MHAD: Multimodal Home Activity Dataset with Multi-Angle Videos and Synchronized Physiological Signals
- URL: http://arxiv.org/abs/2409.09366v1
- Date: Sat, 14 Sep 2024 08:42:39 GMT
- Title: MHAD: Multimodal Home Activity Dataset with Multi-Angle Videos and Synchronized Physiological Signals
- Authors: Lei Yu, Jintao Fei, Xinyi Liu, Yang Yao, Jun Zhao, Guoxin Wang, Xin Li,
- Abstract summary: Video-based physiology extracts physiological signals by analyzing subtle changes in video recordings.
There is currently no dataset specifically designed for passive home monitoring.

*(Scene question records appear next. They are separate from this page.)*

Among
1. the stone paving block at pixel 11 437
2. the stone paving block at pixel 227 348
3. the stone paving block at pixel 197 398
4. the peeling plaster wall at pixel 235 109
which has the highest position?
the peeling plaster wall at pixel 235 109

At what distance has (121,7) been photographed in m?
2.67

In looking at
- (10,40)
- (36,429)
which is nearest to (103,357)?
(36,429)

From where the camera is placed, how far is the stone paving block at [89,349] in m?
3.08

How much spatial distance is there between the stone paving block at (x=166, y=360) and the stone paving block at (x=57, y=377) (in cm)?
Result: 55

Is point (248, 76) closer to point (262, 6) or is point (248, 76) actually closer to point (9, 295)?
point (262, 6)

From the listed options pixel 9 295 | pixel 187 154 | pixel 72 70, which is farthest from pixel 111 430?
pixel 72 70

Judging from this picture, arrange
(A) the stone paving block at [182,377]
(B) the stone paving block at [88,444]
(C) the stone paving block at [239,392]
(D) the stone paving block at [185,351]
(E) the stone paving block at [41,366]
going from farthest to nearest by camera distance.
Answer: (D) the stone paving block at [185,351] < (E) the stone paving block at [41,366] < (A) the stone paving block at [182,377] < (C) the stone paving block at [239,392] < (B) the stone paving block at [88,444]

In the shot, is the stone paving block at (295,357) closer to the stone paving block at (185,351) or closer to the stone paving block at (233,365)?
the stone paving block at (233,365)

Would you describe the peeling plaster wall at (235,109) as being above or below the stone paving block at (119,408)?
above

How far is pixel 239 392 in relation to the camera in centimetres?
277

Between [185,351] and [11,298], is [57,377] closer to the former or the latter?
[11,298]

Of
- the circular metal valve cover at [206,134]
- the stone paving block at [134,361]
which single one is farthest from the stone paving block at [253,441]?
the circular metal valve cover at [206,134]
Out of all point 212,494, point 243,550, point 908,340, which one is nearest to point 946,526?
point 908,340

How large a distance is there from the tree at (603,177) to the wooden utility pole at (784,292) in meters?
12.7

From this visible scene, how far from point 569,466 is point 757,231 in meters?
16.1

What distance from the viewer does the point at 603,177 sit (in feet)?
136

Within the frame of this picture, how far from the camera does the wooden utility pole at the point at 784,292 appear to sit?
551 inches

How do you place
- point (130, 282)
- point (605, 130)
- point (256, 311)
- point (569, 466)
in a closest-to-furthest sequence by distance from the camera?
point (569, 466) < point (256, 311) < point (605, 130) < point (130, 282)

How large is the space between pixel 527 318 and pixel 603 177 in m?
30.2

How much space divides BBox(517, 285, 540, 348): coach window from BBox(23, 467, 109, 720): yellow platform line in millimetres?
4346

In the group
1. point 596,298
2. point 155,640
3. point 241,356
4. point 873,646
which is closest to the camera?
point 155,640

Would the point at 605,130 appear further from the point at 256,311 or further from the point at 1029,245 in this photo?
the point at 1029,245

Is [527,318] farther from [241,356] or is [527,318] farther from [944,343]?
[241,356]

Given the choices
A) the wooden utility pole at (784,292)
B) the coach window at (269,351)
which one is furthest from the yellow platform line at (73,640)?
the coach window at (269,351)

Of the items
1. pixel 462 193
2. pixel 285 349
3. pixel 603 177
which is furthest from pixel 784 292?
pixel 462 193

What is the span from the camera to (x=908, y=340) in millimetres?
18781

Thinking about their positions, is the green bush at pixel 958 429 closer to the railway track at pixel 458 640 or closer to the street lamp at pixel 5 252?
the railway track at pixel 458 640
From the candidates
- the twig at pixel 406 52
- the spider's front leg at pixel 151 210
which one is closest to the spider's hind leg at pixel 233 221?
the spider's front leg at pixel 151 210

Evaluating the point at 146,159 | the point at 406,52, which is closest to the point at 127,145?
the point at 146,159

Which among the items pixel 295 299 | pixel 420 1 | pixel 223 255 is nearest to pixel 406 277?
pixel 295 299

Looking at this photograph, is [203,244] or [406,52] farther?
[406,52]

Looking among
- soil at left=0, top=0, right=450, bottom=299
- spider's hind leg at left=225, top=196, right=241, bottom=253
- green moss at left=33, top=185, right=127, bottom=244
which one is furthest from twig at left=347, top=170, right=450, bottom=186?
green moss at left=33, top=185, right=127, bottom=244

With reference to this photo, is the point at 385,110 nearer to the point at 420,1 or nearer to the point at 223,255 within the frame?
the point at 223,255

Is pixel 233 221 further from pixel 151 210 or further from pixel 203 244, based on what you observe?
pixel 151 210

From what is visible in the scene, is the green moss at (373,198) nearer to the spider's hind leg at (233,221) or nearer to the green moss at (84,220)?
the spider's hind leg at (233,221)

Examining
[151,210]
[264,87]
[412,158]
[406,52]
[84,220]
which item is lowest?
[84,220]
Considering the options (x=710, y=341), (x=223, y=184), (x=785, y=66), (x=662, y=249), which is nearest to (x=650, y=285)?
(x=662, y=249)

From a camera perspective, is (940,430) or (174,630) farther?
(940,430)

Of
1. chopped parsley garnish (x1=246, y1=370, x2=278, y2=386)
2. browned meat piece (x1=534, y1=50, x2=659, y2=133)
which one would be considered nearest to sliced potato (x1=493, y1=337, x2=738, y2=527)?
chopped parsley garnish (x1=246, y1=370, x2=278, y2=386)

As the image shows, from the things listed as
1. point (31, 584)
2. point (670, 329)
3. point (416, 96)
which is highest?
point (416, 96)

The MHAD dataset comprises 1,440 videos from 40 subjects, capturing 6 typical activities from 3 angles in a real home environment.
- Score: 20.113892246512776
- License: http://arxiv.org/licenses/nonexclusive-distrib/1.0/
- Abstract: Video-based physiology, exemplified by remote photoplethysmography (rPPG), extracts physiological signals such as pulse and respiration by analyzing subtle changes in video recordings. This non-contact, real-time monitoring method holds great potential for home settings. Despite the valuable contributions of public benchmark datasets to this technology, there is currently no dataset specifically designed for passive home monitoring. Existing datasets are often limited to close-up, static, frontal recordings and typically include only 1-2 physiological signals. To advance video-based physiology in real home settings, we introduce the MHAD dataset. It comprises 1,440 videos from 40 subjects, capturing 6 typical activities from 3 angles in a real home environment. Additionally, 5 physiological signals were recorded, making it a comprehensive video-based physiology dataset. MHAD is compatible with the rPPG-toolbox and has been validated using several unsupervised and supervised methods. Our dataset is publicly available at https://github.com/jdh-algo/MHAD-Dataset.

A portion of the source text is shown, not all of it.